One troubling contention that I have recently heard is that Yeshua (Jesus) never used His Father’s actual name, Yehovah (Jehovah; the Tetragrammaton). In my opinion it is an assertion that is impossible to establish, and most likely is not true for some good reasons.
The main reason why I find it troubling is that in order to say he never used His Father’s name you pretty much have to say that he followed the traditions of “the scribes and Pharisees” i.e. the rabbinical leaders of His time, however when you read the gospels you find Yeshua in continual contention with the Pharisees over their traditions. They were replacing the commandments of Elohim (God) with their traditions for which Yeshua always reproved them. Given His criticism of the leaders of the Jews, which ultimately led them to crucifying him, I believe it is ludicrous to say he followed this tradition. I will deal more thoroughly with the subject of Yeshua’s division with the Jewish leadership over their traditions in a future post.

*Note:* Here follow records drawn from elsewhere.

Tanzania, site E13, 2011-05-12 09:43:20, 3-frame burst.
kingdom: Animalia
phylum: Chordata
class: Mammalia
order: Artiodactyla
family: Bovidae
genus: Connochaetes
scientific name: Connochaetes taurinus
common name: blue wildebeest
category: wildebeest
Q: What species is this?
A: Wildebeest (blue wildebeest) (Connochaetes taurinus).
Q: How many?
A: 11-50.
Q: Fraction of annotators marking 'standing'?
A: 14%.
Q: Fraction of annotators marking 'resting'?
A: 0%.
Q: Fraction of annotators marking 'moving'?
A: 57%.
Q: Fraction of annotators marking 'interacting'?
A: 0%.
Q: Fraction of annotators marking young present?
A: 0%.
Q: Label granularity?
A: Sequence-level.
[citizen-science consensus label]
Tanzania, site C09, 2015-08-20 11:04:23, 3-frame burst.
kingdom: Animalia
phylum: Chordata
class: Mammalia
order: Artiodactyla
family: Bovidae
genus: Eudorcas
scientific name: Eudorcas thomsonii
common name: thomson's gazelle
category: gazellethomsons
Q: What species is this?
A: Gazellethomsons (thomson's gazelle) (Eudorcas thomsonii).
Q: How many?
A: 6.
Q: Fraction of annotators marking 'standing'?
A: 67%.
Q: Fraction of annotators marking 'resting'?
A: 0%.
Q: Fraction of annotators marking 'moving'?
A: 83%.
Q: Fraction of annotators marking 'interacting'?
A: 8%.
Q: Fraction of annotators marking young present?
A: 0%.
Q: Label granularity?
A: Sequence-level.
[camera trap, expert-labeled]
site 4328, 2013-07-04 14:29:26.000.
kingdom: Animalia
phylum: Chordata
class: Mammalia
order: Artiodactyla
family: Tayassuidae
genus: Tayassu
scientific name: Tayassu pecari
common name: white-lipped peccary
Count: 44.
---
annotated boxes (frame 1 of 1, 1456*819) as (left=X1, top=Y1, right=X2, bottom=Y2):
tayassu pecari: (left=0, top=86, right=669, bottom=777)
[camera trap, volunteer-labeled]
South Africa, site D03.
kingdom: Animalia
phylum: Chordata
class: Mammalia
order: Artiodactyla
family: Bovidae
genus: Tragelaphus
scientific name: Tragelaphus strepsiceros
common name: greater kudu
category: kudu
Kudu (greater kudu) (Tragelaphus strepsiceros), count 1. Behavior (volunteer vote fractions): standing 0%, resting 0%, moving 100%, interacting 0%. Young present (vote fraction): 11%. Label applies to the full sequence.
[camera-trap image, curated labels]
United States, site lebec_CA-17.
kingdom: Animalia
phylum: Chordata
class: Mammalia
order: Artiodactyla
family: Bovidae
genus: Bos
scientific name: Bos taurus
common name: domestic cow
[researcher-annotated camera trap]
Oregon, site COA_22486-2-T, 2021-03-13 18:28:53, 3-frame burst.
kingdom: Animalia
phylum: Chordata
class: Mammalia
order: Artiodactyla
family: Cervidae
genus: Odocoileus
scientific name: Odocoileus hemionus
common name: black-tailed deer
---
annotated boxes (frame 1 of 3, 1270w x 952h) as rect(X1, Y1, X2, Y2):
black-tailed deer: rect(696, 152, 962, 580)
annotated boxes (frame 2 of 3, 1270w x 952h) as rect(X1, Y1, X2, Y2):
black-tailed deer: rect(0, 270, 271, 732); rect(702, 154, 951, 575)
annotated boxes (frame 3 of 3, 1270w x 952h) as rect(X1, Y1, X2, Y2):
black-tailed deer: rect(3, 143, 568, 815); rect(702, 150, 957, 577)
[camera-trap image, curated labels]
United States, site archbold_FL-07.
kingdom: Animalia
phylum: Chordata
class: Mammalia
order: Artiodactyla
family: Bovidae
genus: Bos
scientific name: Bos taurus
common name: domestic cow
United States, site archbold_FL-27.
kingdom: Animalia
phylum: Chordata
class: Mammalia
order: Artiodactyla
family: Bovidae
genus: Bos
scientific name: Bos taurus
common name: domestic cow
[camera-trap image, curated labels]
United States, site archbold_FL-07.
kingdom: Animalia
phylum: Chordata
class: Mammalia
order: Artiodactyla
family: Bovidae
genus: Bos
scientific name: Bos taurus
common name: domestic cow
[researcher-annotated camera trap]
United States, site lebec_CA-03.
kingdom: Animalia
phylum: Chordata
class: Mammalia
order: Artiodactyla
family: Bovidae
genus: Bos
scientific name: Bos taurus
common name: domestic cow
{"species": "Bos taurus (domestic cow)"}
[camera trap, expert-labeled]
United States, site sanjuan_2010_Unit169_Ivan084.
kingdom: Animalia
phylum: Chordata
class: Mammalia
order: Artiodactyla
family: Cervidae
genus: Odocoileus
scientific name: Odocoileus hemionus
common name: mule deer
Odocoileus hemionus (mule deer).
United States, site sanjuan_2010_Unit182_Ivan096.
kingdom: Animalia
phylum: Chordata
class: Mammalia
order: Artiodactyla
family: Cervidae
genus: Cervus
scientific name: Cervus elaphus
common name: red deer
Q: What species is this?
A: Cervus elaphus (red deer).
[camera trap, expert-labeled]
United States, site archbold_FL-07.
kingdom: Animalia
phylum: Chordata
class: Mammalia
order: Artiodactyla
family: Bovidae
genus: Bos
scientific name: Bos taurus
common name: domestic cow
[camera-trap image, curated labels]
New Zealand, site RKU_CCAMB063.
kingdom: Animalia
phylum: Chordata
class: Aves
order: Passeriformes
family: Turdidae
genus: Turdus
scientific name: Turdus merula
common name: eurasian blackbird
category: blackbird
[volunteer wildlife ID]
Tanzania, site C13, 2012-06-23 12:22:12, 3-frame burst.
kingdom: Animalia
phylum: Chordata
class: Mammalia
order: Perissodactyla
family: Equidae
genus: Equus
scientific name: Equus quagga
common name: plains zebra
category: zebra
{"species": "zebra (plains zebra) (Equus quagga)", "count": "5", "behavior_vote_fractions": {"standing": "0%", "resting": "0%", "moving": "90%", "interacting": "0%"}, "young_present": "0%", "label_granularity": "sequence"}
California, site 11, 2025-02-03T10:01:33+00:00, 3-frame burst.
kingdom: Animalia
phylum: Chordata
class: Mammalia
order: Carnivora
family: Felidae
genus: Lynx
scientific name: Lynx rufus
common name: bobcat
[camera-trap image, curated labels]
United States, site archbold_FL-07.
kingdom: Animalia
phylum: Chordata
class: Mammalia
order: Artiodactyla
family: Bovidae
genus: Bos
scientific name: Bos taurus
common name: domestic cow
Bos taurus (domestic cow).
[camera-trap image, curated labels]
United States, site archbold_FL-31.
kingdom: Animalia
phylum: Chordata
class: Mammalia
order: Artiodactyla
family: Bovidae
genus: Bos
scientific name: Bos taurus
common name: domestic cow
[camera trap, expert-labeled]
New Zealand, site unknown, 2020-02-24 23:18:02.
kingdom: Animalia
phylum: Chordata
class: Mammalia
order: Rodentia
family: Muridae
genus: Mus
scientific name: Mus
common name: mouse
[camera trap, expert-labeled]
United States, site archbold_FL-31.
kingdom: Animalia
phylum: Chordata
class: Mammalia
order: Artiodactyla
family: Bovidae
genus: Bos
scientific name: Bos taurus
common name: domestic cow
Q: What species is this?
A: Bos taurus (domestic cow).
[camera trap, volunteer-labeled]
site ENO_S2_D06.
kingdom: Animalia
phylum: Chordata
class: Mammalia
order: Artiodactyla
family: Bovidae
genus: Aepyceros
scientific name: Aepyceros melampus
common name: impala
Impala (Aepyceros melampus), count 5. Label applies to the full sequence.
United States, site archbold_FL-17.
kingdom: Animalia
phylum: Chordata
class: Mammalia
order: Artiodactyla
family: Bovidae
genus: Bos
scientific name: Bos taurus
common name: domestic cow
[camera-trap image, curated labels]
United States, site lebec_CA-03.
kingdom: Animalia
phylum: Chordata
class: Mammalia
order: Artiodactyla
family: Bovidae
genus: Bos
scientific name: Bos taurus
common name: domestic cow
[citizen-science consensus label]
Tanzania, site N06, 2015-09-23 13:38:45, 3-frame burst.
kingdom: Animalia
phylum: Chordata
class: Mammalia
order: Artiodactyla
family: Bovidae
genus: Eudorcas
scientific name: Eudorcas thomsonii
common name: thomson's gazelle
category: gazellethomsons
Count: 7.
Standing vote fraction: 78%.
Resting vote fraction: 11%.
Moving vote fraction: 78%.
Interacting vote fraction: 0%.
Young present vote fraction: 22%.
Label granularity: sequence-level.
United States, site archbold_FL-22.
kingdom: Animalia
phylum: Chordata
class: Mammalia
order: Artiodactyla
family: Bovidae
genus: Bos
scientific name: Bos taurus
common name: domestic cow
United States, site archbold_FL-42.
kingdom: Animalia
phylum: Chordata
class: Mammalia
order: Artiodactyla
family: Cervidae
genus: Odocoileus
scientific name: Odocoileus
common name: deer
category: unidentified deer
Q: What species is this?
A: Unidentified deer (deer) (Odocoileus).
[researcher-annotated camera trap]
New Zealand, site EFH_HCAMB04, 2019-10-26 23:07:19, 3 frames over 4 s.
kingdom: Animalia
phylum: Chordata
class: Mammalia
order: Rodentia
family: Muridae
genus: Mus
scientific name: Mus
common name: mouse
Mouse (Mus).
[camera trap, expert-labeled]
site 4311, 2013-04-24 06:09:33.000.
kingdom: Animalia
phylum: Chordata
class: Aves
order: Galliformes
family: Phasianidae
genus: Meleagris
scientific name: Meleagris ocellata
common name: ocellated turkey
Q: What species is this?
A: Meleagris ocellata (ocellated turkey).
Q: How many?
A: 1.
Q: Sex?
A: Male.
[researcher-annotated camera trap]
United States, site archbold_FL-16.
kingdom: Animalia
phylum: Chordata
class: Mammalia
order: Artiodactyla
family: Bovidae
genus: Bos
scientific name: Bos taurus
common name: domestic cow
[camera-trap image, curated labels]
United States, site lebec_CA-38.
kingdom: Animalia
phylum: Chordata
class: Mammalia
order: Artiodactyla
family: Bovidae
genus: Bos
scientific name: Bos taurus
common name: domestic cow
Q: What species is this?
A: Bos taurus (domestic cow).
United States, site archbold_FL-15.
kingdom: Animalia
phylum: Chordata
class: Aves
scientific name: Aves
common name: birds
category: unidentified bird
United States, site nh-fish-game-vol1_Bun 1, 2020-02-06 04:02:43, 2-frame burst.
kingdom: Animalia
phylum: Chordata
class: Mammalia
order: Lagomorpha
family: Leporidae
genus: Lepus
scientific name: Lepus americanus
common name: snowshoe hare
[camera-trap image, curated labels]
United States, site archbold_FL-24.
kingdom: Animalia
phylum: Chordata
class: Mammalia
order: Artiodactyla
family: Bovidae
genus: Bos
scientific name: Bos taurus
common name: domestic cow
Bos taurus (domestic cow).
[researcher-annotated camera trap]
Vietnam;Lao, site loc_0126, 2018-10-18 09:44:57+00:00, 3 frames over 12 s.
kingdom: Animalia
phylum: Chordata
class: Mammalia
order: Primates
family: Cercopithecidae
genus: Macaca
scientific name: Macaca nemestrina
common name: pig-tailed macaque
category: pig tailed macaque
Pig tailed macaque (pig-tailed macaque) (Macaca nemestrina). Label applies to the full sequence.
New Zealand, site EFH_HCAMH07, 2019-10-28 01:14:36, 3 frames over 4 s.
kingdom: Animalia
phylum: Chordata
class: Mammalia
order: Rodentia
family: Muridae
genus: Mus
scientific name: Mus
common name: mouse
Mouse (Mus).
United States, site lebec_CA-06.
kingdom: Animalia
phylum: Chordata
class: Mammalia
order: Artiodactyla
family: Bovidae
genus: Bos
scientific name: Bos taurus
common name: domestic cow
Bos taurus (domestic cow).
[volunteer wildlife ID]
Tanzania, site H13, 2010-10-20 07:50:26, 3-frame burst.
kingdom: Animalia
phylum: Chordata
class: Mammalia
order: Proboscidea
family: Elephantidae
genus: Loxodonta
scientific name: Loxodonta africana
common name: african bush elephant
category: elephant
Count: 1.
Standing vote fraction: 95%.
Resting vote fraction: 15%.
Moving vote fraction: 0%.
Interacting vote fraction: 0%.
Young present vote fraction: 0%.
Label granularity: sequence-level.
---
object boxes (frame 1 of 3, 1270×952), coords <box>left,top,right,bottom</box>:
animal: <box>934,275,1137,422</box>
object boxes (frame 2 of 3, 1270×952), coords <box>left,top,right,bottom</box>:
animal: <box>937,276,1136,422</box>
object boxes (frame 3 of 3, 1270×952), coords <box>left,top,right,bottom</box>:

The strongest argument I find that Yeshua actually used His Father’s name is that Matthew 23.37-39. Here in this verse he is mourning over the nation of Israel’s rejection of Him:
Mat 23:37-39 KJV
(37) O Jerusalem, Jerusalem, thou that killest the prophets, and stonest them which are sent unto thee, how often would I have gathered thy children together, even as a hen gathereth her chickens under her wings, and ye would not!
(38) Behold, your house is left unto you desolate.
(39) For I say unto you, Ye shall not see me henceforth, till ye shall say, Blessed is he that cometh in the name of the Lord (Yehovah).
In verse 39 he is actually a quote from Psalm 118.26:
Psa 118:26 KJV
(26) Blessed be he that cometh in the name of the LORD (Yehovah): we have blessed you out of the house of the LORD (Yehovah).
Here are several things that I have observed concerning this quote that indicate he actually used the name of Yehovah.
1. Hebrew was most likely Yeshua’s native language:
The Brit Chadashah (New Testament) is written in Greek, but Yeshua’s language was almost certainly NOT Greek, but Hebrew and Aramaic. He would have certainly known and understood the language of the Tanakh. In Luke 4.17-18 when he was in his home synagogue we see him reading from the scroll of the prophet Isaiah in his home synagogue.
One corroboration from scripture to establish Hebrew as the main language of the Jews is an event that happened to the Apostle Paul. When he was being attacked by the crowds in the temple, and wanted to get the attention of those attacking him he spoke in Hebrew, which caused them to be silent and listen (Acts 22.1-2).
So when Yeshua taught and spoke of the scripture he was using the language of the scripture, Hebrew and Aramaic.
2. We know the actual name was used in the text of Psalm 118.26:
When we look into the text of the Psalm there is no doubt what word is used for the Father’s name; it is Yehovah (Yod-Hey-Vav-Hey). As a matter of fact the testimony of the whole of the Tanakh is to use The Name. It is used more than 6,000 times even in the Massoretic Hebrew text. If there is a problem with pronouncing the name of Yehovah then why is it recorded in His Word over and over.
3. If Yeshua did not use Elohim’s name he would be guilty of misquoting scripture:
If He did NOT use His Father’s name he would be guilty of misquoting the scripture by substituting a word not used in the in the text.
4. If Yeshua did not use Elohim’s name he could not fulfil all the commandments:
In order to be a perfect substitute for our sins He had to obey the Torah (Law) in every respect. Since we are commanded to call upon, swear by, and bless in the name of Yehovah he would have been disobeying these commandment NOT to use His Name, which would disqualify Him as the perfect sacrifice.
5. By using another word for the name of Elohim you may very well change the intended meaning of the verse:
If Yeshua quoted the verse as saying “Blessed is he that cometh in the name of ‘Adonai’ or ‘the LORD'”, you could infer that he was saying they would not see him again until they were ready to welcome him back again.
If Yeshua quoted the verse as saying, “Blessed is he that cometh in the name of Yehovah”, it conveys a much different meaning in the context of Yeshua’s relationship with the religious leaders. By actually using Elohim’s name he could be saying, “You won’t see me again until you abandon your man-made tradition of not saying Elohim’s name, and beginning to sanctify His name by actually blessing by the name of Yehovah”.
6. To assert that Yeshua did not know His Father’s name is ridiculous:
One of the main reason for substituting a title such as Adonai or The Lord for the name of Elohim is that we do not we do not know how to pronounce the name of Elohim, however it is totally ridiculous to say that Yeshua, Elohim’s only begotten son, did not know how to pronounce His own Father’s name.